I knew Bob Watts, his brother Jack, and his Mother, (we all called her "Grandma Watts".  Bob was a very good shot. I competed with him a couple of times at the MS State Match held at Byrom,MS , about 10 mi south of Jackson. He is the first man I ever saw shoot off hand with a full extended support arm. He shot the entire match on Sunday morning,shooting two or three targets per relay. He carried on a full blown conversation with friends and family as he loaded, then,stepping to the firing line, raising that little .32 flinter to his shoulder and firing quickly, ----so he could get back to the conversation. I WAS impressed. I'd seen and competed against some of the best shooters in the south, but no one as quick and smooth as Bob was that day. I remember that class act vividly. He won handily. That was about 35 yrs ago. 
I had Bob build me a fine .45 cal, 7/8" across the flats barrel, special order slip breech flinter in 1976. I got it on the 3rd of July  and carried it in the Springhill, LA Bi-cenntinial Parade on the 4th of July. I won the LA State ML Championship in Baton Rouge that fall with that Watts rifle and several other matches over the next 10 yrs. 
I haven't shot black powder since 1986 and was looking for some idea of what my rifle was worth now. I paid just shy of $800 for it in 1976. I'm interested in selling, but am not sure how the best way to find values and actually do it. Any ideas would be appreciated.
Thanks,
John T


----------



## CAL (Apr 24, 2011)

You might go to GunsAmerica  and do a search for Watts flintlock rifles and see if any are there and what they are selling for.


----------



## Buckskinner (Jun 24, 2011)

*Robert "Bob" Watts*

I knew Bob Watts and used to work in his shop a couple on nights a week after my regular job. I did some lathe work, fileing barrels, making short starters and such.
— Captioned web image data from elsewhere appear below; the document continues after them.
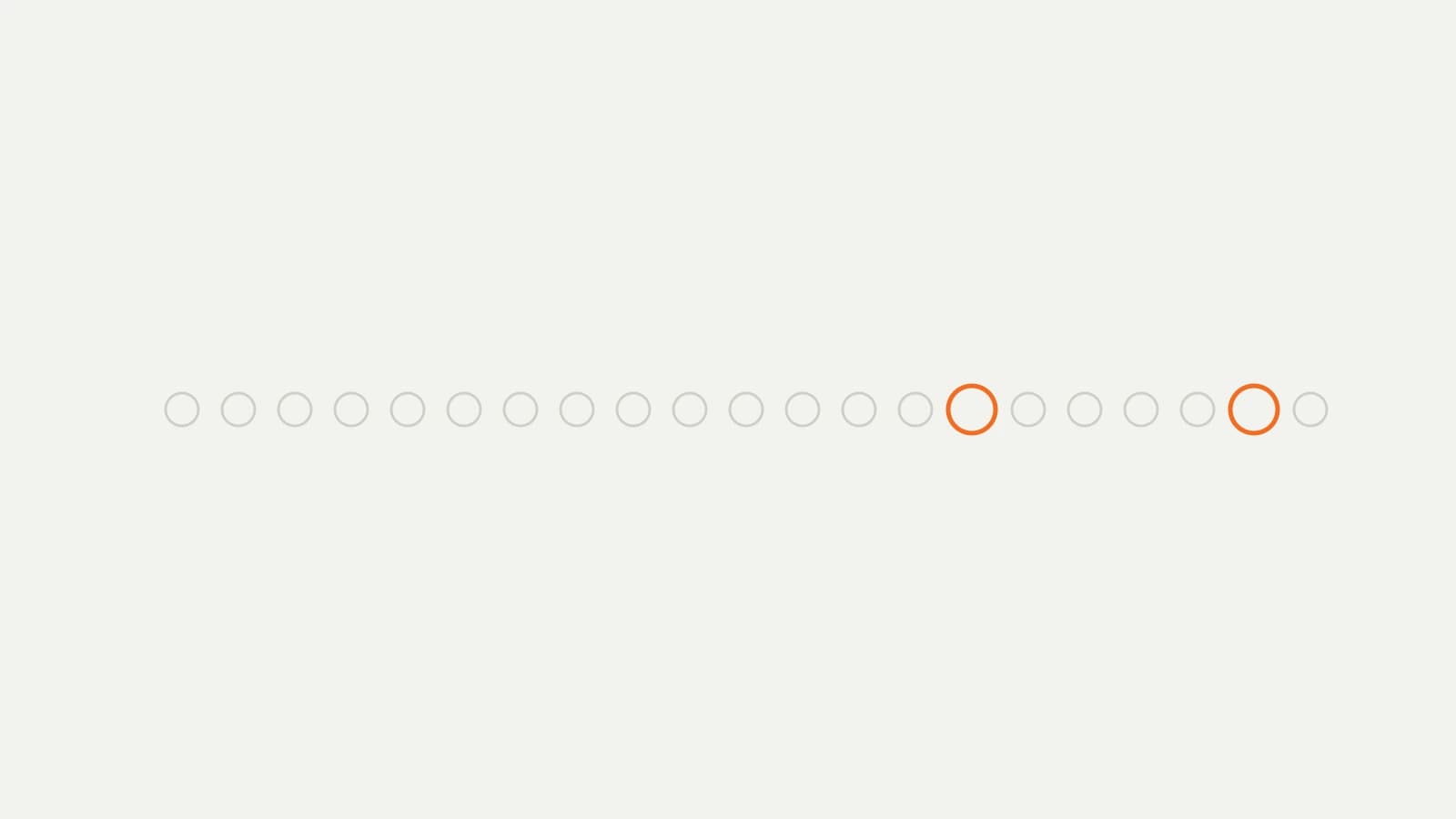 A wide stack of identical lead markers with only two picked out in orange at the far end.
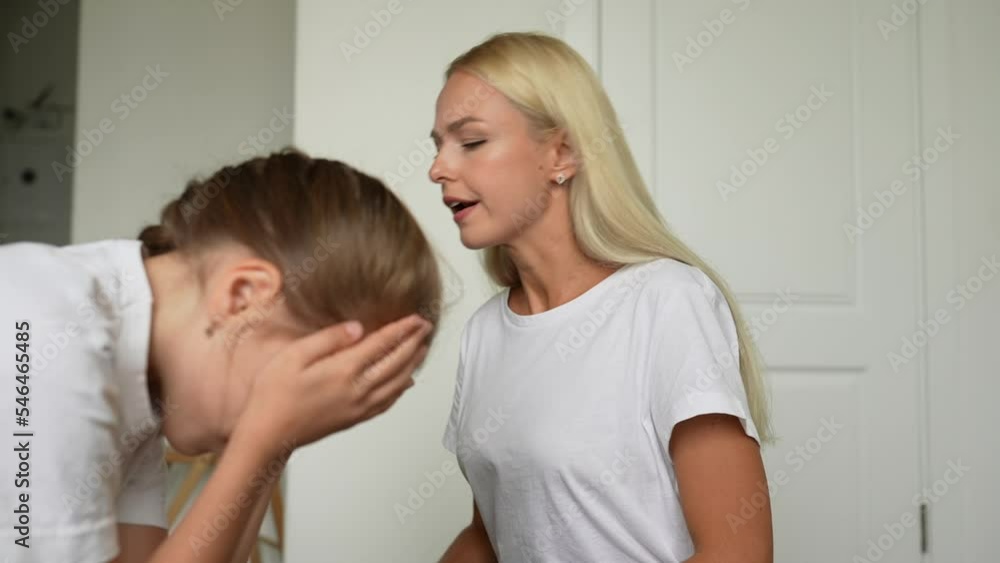 Close-up side view of little girl crying covering face with palm while angry young mother scolding, raising voice, scream at stubborn difficult little child daughter at home. Shooting in slow motion. Close-up side view of little girl crying covering face with palm while angry young mother scolding, raising voice, scream at stubborn difficult little child daughter at home. Shooting in slow motion.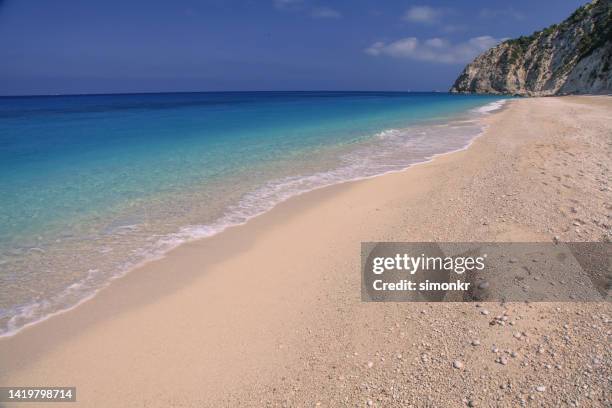 view of sandy egremni beach - egremni stock pictures, royalty-free photos & images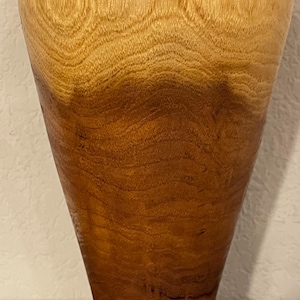 May include: A wooden vase with a flared top and a rounded base. The vase has a natural wood grain pattern with a gradient of light to dark brown tones. The vase is a decorative item, likely for displaying flowers.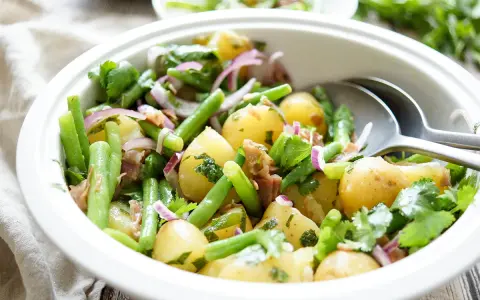 Frischer Kartoffel Bohnen Salat mit roten Zwiebeln und Kräutern in einer weißen Schüssel, bereit zum Servieren.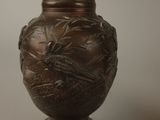 a brown vase with a bird on it sitting on a table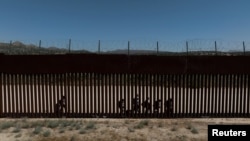 Una vista de un dron muestra a migrantes solicitantes de asilo mientras caminan a lo largo del muro fronterizo tras cruzar la frontera hacia los EEUU, en Jacumba Hot Springs, California, visto desde México, el 16 de mayo de 2024.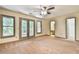 Spacious main bedroom with ensuite bathroom access, carpet flooring, and double doors to backyard at 3688 E Bay St, Duluth, GA 30096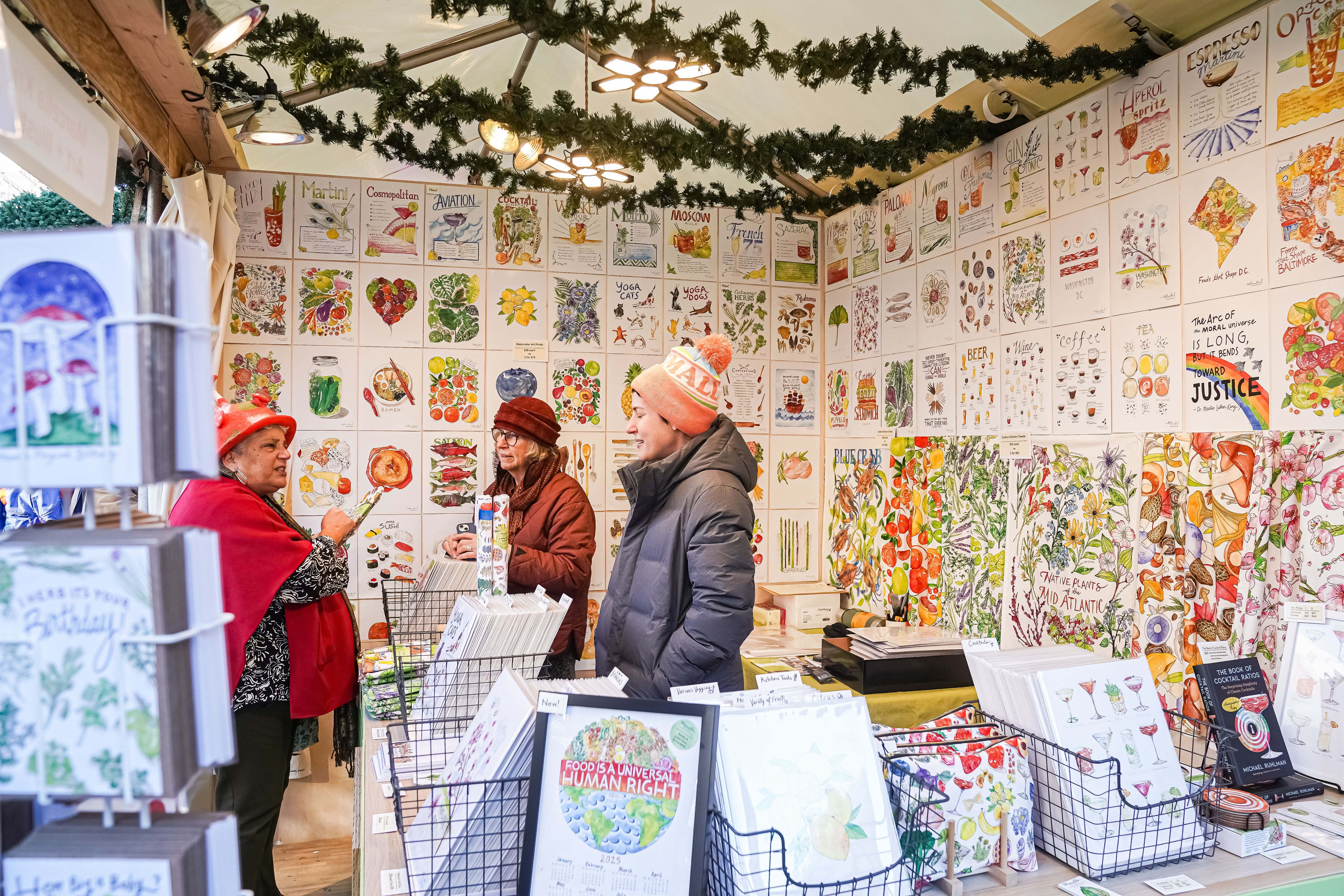 Three people in warm clothing inside a booth decorated with colorful illustrated posters of food, drinks, plants, and quotes, with garlands hanging from the ceiling.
I was also learning restoration from him. 
 Bob made me a 45 cal southern flinter stocked in cherry.
It has a Green Mtn barrel, Davis double-set triggers,and a Siler lock.It has a set of his sights [which are higher] because I was compeating and they cut down on barrel mirage.                                                                                            I got "the family discount" on the rifle as I was working for the experience. I believe I paid $1800 over time as he completed the gun. I have a long length of pull and that rifle fits me like no other.
 This gun was my 1st flinter so Watts took me to a range and taught me" Zen and the art of flintlock shooting." I also have a patch knile that he made from a straight razor blade and a small antler crown. He told me he would make it as soon as he found those razor blades. 10 years later he found them and I got the knife. I made him initial it on the bolster.
 He was a great friend and I miss his counsel.


----------